Drachmen wären die Rettung, nicht ein höherer Euro-Mindestlohn

Lesezeit: 2:00

Das freche Auftreten der griechischen Regierung verärgert so manchen EU-Nettosteuerzahler, dennoch muss man Verständnis für die verarmte griechische Bevölkerung haben. In Gesprächen mit dortigen Taxlern, Kellnern und anderen Berufsgruppen, mit denen man als Tourist in Berührung kommt, überrascht der klare Tenor: „The Euro destroyed us!“ Alles wurde über Nacht viel teurer, manches unleistbar.

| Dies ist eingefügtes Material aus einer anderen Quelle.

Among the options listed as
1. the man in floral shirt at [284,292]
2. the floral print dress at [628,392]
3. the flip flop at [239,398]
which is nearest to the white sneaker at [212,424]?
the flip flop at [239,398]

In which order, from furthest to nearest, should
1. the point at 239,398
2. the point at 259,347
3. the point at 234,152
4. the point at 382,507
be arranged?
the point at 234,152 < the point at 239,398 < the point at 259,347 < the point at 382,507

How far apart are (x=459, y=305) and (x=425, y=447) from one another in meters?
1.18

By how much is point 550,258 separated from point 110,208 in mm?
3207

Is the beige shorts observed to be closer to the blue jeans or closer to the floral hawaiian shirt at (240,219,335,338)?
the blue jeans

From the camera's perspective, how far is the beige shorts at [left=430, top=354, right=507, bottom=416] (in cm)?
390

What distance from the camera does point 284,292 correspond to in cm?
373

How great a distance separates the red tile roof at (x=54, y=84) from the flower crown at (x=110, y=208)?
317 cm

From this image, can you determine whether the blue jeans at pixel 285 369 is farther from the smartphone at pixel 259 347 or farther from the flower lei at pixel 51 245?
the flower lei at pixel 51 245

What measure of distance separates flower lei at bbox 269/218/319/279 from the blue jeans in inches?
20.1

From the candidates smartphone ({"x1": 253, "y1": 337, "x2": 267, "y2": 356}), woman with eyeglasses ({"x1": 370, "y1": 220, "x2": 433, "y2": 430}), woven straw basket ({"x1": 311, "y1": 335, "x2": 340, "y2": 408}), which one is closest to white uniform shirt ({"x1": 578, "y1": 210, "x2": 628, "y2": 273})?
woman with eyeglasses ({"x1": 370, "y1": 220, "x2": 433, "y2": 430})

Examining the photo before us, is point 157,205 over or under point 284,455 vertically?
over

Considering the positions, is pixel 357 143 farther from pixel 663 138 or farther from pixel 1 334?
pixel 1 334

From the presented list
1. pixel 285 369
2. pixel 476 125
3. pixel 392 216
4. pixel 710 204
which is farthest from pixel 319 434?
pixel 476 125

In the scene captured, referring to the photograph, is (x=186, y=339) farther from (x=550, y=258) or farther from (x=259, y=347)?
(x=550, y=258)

Wie die FAZ (Frankfurter Allgemeine) richtig schreibt, besteht der Kern des Problems im freiwilligen Verzicht der Eurostaaten auf einen wichtigen Teil nationaler Souveränität: die Macht über das Geld. Man hat den Euro-Staaten Frieden und Wohlstand versprochen, aber nicht dazu gesagt, dass die EZB und die Kommission Herr im Haus werden. Jetzt fühlen sich die Griechen an die Wand gedrückt, sie sind auf Kosten einiger Großbanken und weniger Privilegierter ärmer geworden.

Das provokante Auftreten des linken Finanzministers, der selbst wie ein Nadelstreifsozialist in einem Palast zu leben scheint, stößt übel auf. Er hat sich als Selbstdarsteller entzaubert.

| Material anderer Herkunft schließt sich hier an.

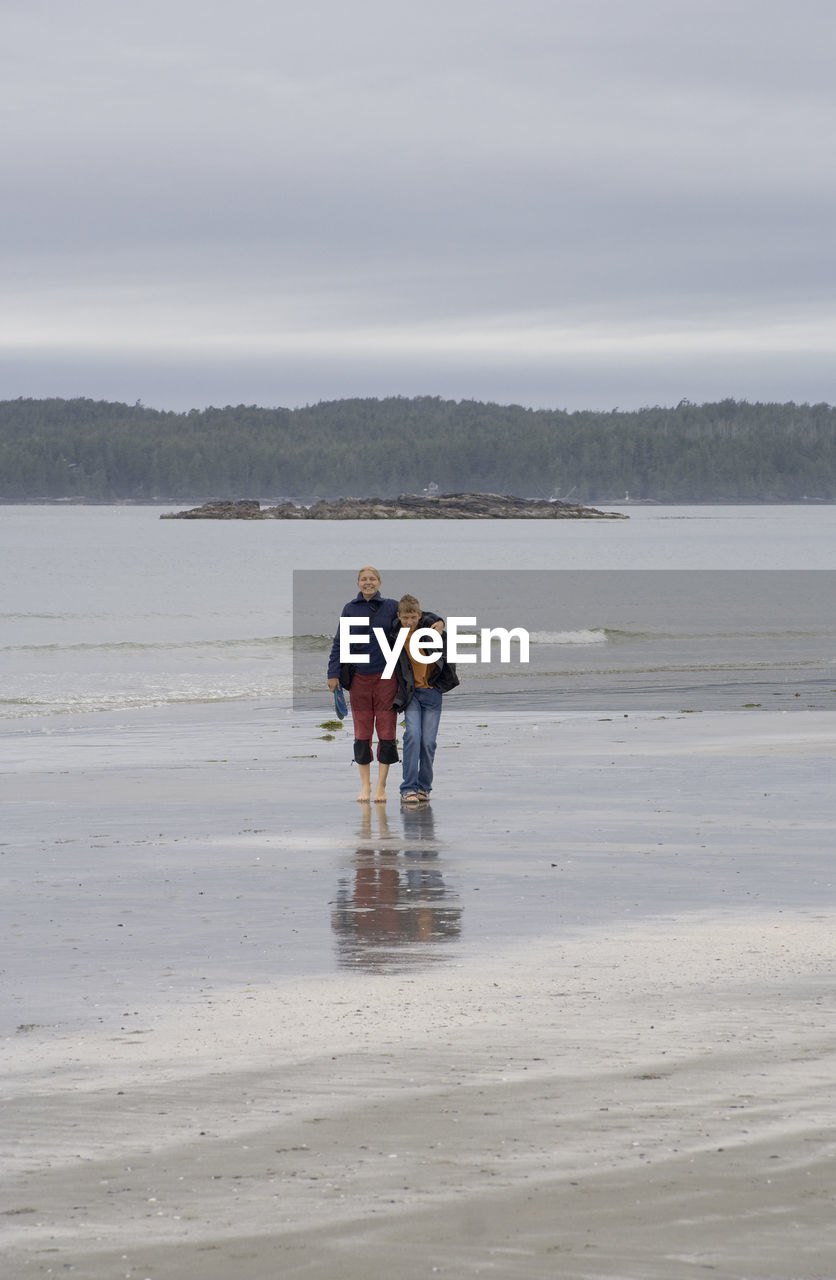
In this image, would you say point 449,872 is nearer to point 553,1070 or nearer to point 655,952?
point 655,952

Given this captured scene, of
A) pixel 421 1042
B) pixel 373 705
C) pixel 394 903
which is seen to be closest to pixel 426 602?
pixel 373 705

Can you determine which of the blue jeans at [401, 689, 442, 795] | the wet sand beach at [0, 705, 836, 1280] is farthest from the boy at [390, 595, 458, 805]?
the wet sand beach at [0, 705, 836, 1280]

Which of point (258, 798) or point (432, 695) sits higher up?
point (432, 695)

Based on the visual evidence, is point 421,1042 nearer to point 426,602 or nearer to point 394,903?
point 394,903

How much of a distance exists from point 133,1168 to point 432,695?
914 centimetres

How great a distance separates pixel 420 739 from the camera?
1400 centimetres

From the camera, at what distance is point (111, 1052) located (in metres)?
6.54

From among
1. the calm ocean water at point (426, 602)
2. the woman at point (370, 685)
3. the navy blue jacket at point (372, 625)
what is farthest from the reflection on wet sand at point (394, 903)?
the calm ocean water at point (426, 602)

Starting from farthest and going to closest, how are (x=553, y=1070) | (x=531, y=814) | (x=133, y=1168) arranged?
(x=531, y=814) < (x=553, y=1070) < (x=133, y=1168)

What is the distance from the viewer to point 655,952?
825 centimetres

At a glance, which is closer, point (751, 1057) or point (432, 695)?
point (751, 1057)

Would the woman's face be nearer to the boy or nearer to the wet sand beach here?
the boy

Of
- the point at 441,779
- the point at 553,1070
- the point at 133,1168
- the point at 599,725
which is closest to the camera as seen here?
the point at 133,1168

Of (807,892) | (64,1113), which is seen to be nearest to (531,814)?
(807,892)
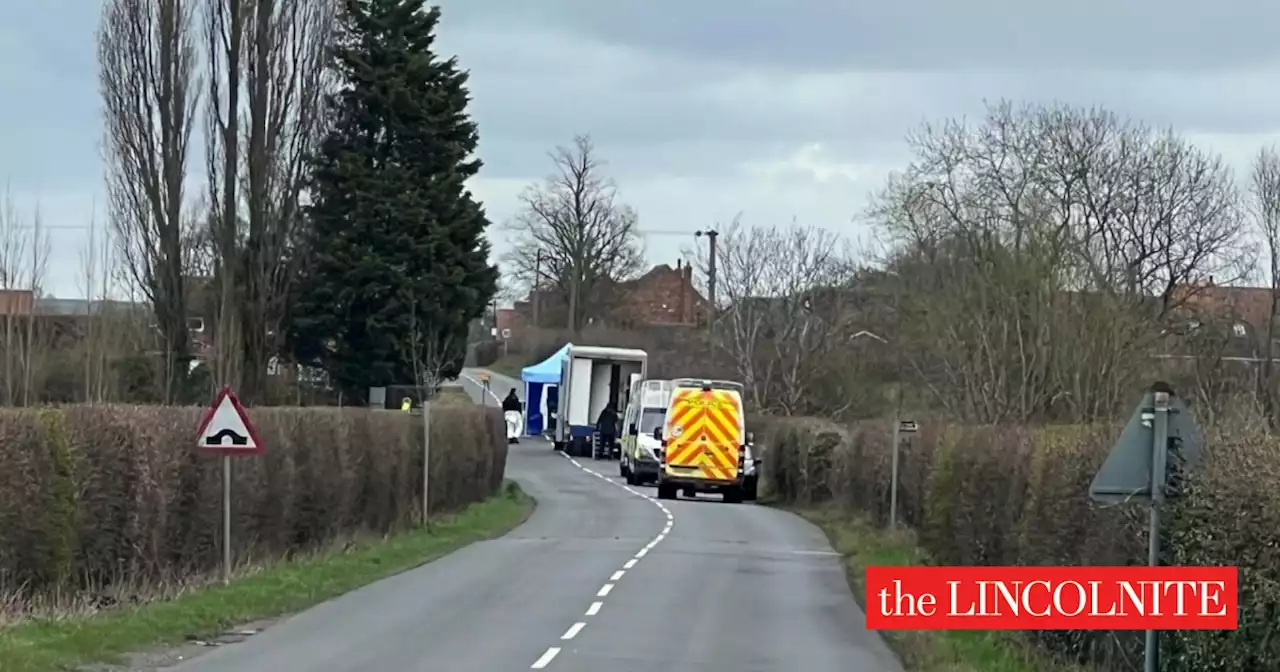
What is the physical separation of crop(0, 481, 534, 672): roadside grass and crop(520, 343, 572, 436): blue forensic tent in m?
44.6

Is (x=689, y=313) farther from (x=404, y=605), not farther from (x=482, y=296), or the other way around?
(x=404, y=605)

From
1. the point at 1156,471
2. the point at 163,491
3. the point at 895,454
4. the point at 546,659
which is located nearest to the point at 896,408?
the point at 895,454

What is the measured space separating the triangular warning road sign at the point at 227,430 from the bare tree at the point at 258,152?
79.0ft

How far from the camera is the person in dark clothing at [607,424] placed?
215 feet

Griechenland kann seine Wettbewerbsfähigkeit nur wiederherstellen, wenn es aus dem Euro austritt und abwertet, sowohl die Preise als auch die Löhne. Nur so kann das Leistungsbilanzdefizit abgebaut werden. Die Industrieproduktion ist in den letzten Jahren um 30 Prozent eingebrochen und die Löhne sind heute ungefähr doppelt so hoch wie in Polen.

Absurderweise plant die neue Syriza-Koalitionsregierung den gesetzlich vorgeschriebenen Mindestlohn in mehreren Etappen noch zu erhöhen! Die stufenweise Erhöhung des aktuellen Lohnminimums von 580 auf 751 Euro soll im nächsten Jahr abgeschlossen sein.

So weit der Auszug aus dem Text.